If allowed to be enforced, the law could save hundreds of babies’ lives each year. According to state abortion data, 537 of the 3,312 abortions in Kentucky in 2016 were D&E abortions.

A federal judge blocked the law, and in 2020, the Sixth Circuit Court of Appeals affirmed the ruling. When Beshear’s administration decided not to appeal, Cameron filed a motion to intervene in the case.

“We’re exhausting every possible option to ensure that this law continues to be defended and is ultimately enforced,” Cameron said at the time. “The law extends compassion and dignity to the unborn by ensuring they are not subjected to the horror and pain of the dismemberment process while still alive.”

He said he wants to ensure the law continues to receive a full defense.

“We would never allow the dismemberment of any other living being, and we are going to continue fighting, all the way to the Supreme Court if necessary, so that it can’t happen to unborn children,” Cameron said.

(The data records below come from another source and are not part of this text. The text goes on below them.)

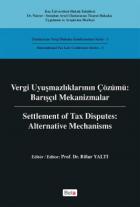 Vergi Uyuşmazlıklarının Çözümü : Barışçıl Mekanizmalar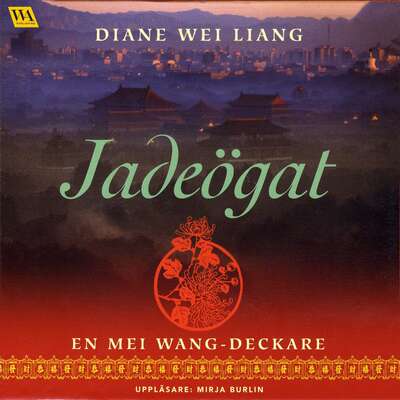 Jadeögat - Diane Wei Liang Wei Liang.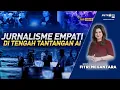 Lagu [FULL] JURNALISME EMPATI DI TENGAH TANTANGAN AI | TOP ISSUE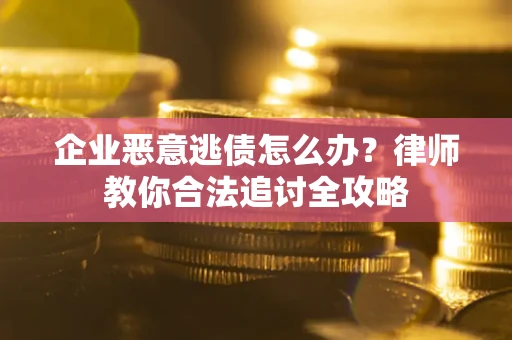 济南企业恶意逃债怎么办？律师教你合法追讨全攻略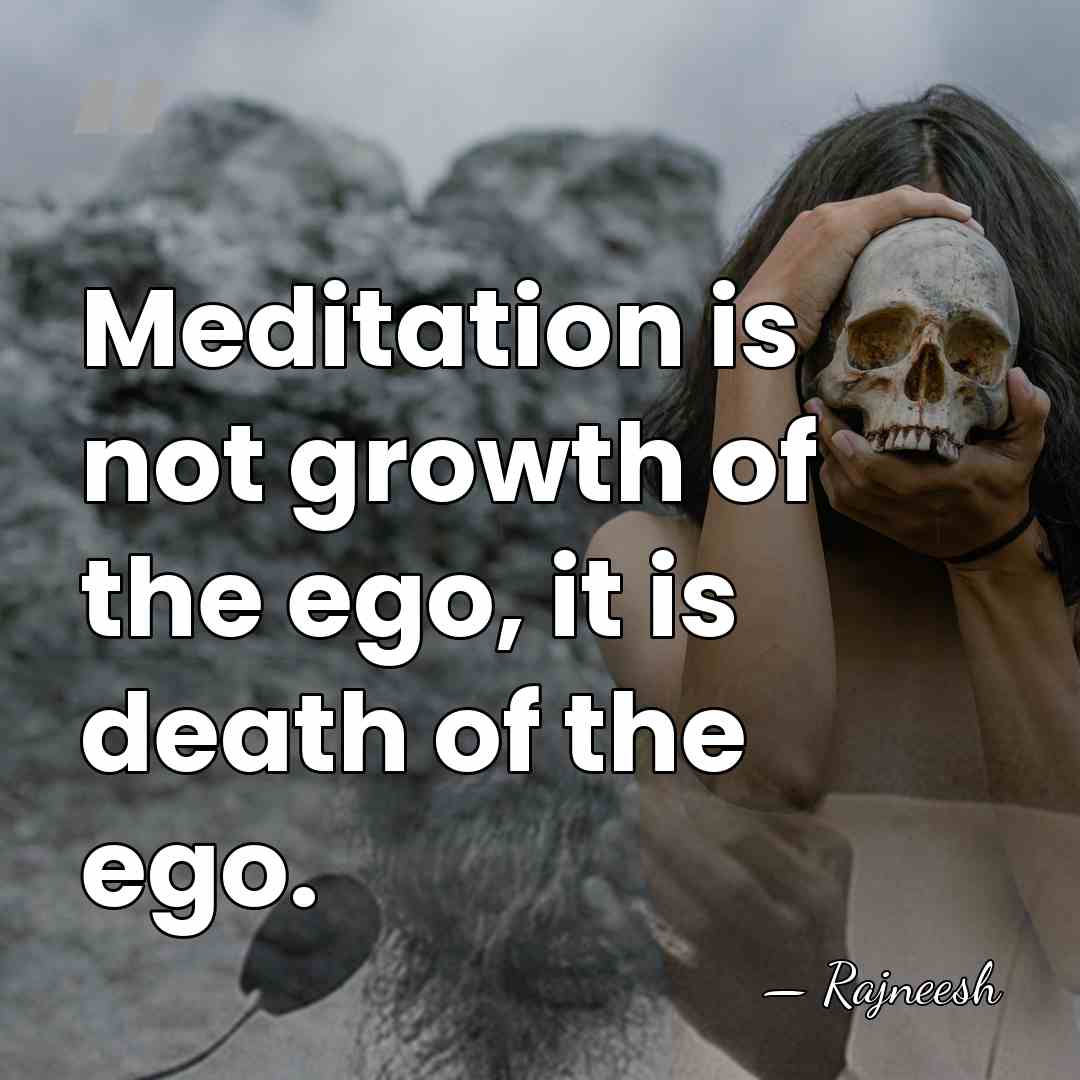 Meditation is not growth of the ego, it is death of the&hellip; - Rajneesh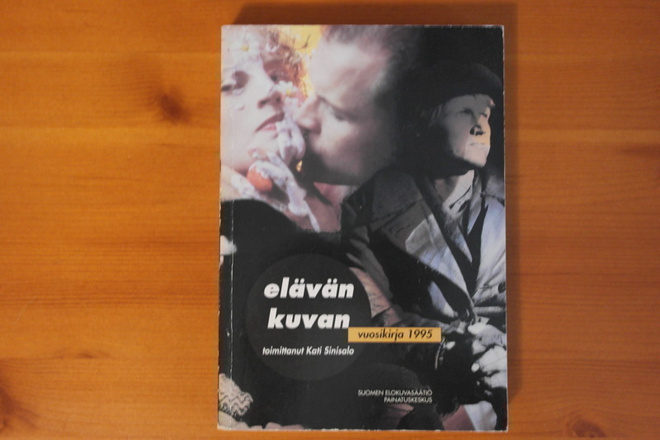 Kati Sinisalo:Elävän kuvan vuosikirja 1995.Nid.Hyvä.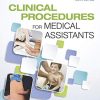 Study Guide for Clinical Procedures for Medical Assistants,10th Edition (PDF Book)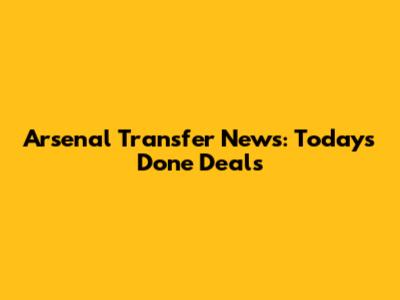 Arsenal Transfer News: Today's Done Deals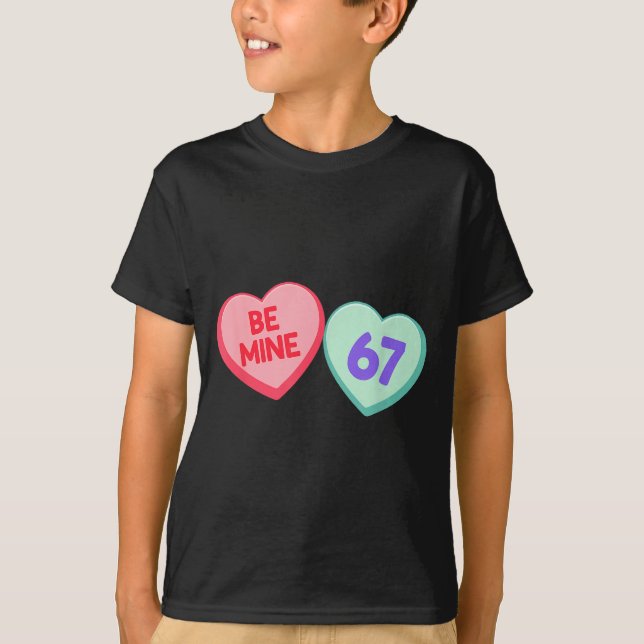 Be Mine 67 Cute Valentine Meme Heart Saying  T Shirt (Framsida)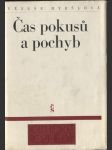 Čas pokusů a pochyb - náhled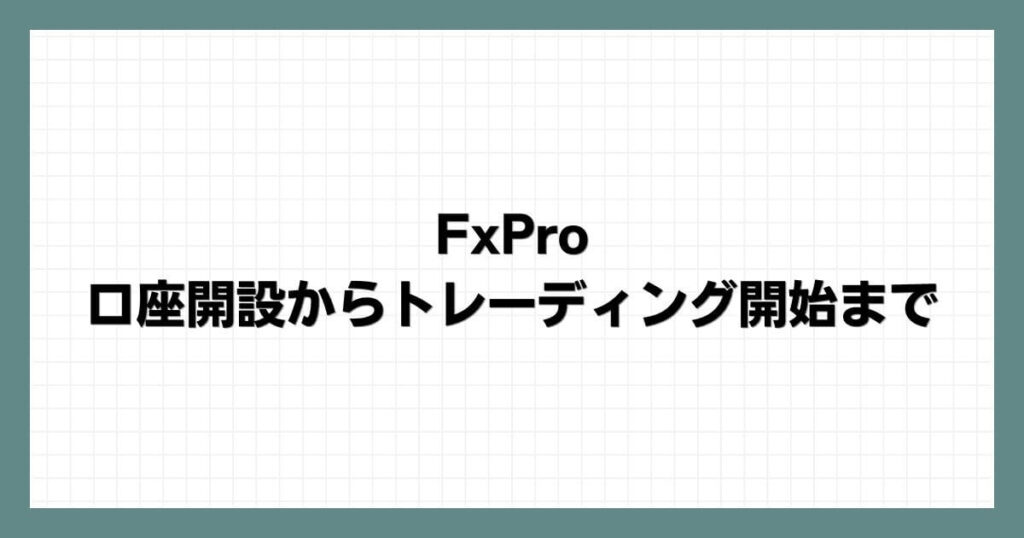 FxProの口座開設からトレーディング開始まで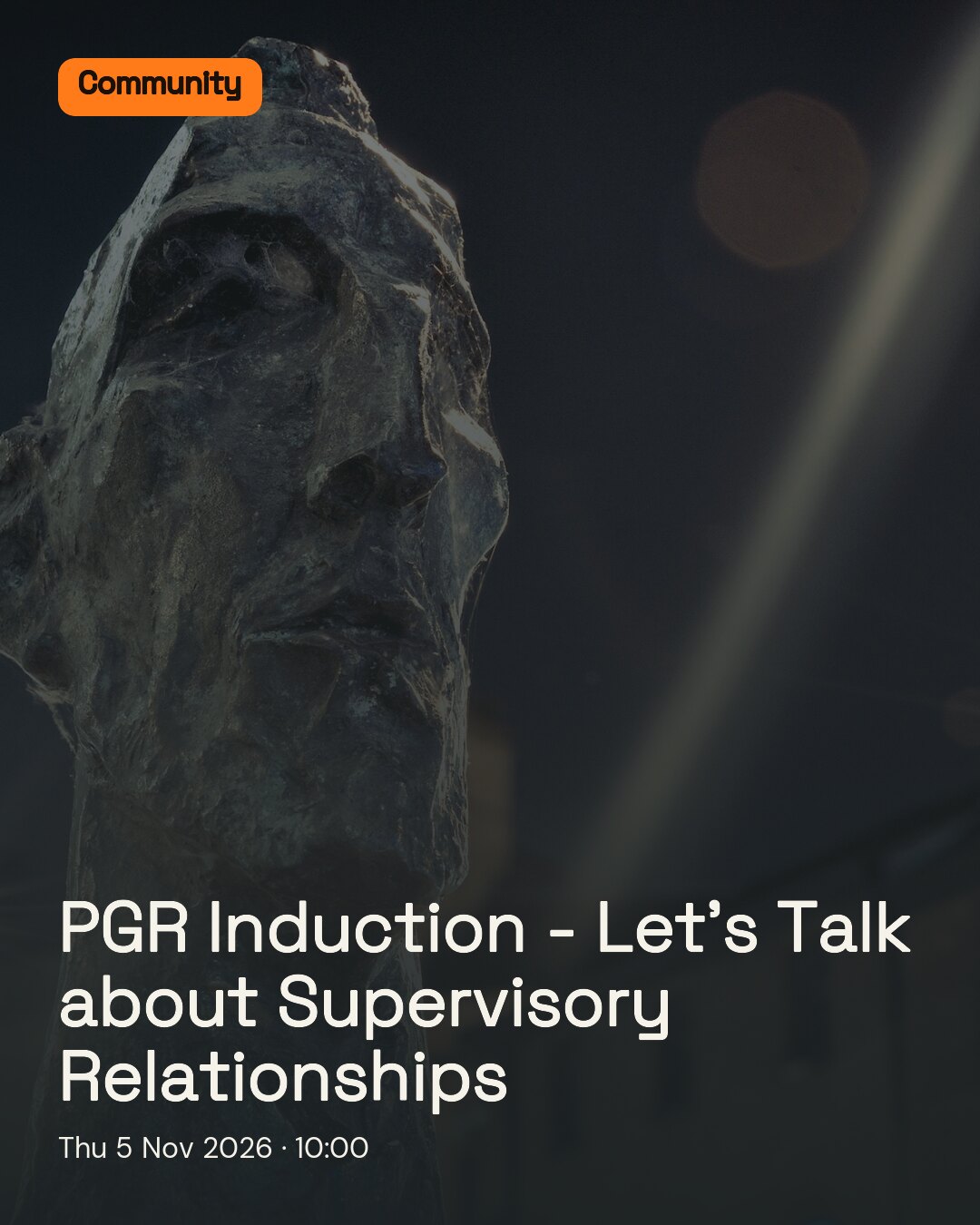 PGR Induction - Let’s Talk about Supervisory Relationships. Thu 5 Nov 2026.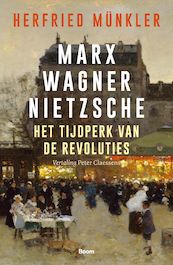 Marx, Wagner, Nietzsche - Herfried Münkler (ISBN 9789024457496)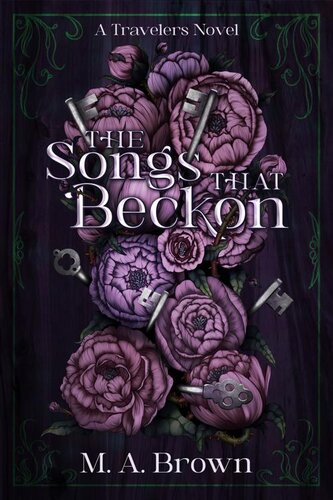 descargar libro The Songs That Beckon (The Travelers Book 1)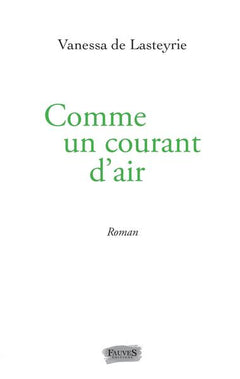 Comme un courant d'air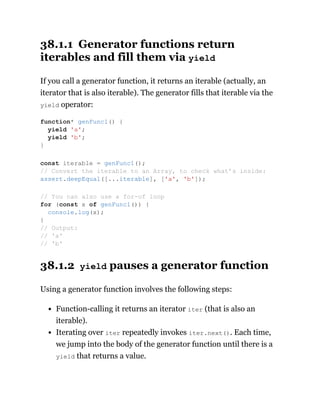 38.1.1 Generator functions return
iterables and fill them via yield
If you call a generator function, it returns an iterable (actually, an
iterator that is also iterable). The generator fills that iterable via the
yield operator:
38.1.2 yield pauses a generator function
Using a generator function involves the following steps:
Function-calling it returns an iterator iter (that is also an
iterable).
Iterating over iter repeatedly invokes iter.next(). Each time,
we jump into the body of the generator function until there is a
yield that returns a value.
function* genFunc1() {
yield 'a';
yield 'b';
}
const iterable = genFunc1();
// Convert the iterable to an Array, to check what’s inside:
assert.deepEqual([...iterable], ['a', 'b']);
// You can also use a for-of loop
for (const x of genFunc1()) {
console.log(x);
}
// Output:
// 'a'
// 'b'
 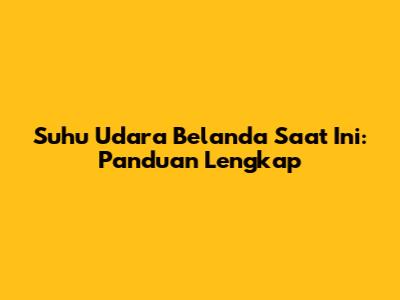 Suhu Udara Belanda Saat Ini: Panduan Lengkap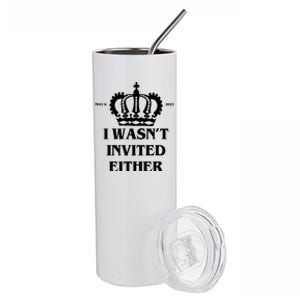 I Wasn't Invited Either Funny King Charles Coronation Stainless Steel Tumbler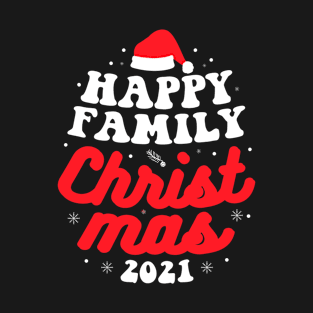 Happy Family Christmas 2021 T-Shirt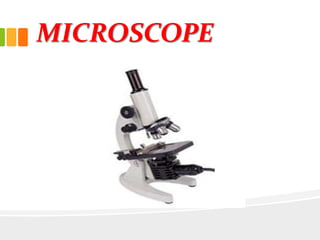 MICROSCOPE
 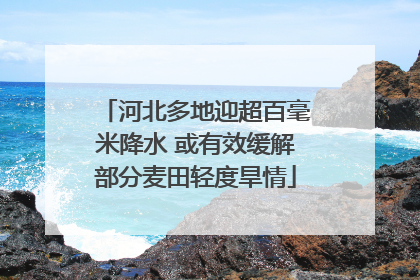 河北多地迎超百毫米降水 或有效缓解部分麦田轻度旱情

A dismemberment abortion is a procedure in which the abortionist first dilates the woman’s cervix and then uses steel instruments to dismember and extract the baby from the uterus. The procedure is usually performed between 11 and 24 weeks LMP, when the baby is somewhere between the size of a lemon and a cantaloupe.

By 11 weeks, unborn babies already have fingers and toes, heartbeats and detectable brain waves. They can respond to touch, yawn, suck their thumbs and even show signs of being right or left handed.

The Supreme Court also agreed to hear a direct challenge to Roe v. Wade in December. That case, Dobbs v. Jackson Women’s Health, involves a 2018 Mississippi law that prohibits abortions after 15 weeks of pregnancy when an unborn baby is nearly fully formed.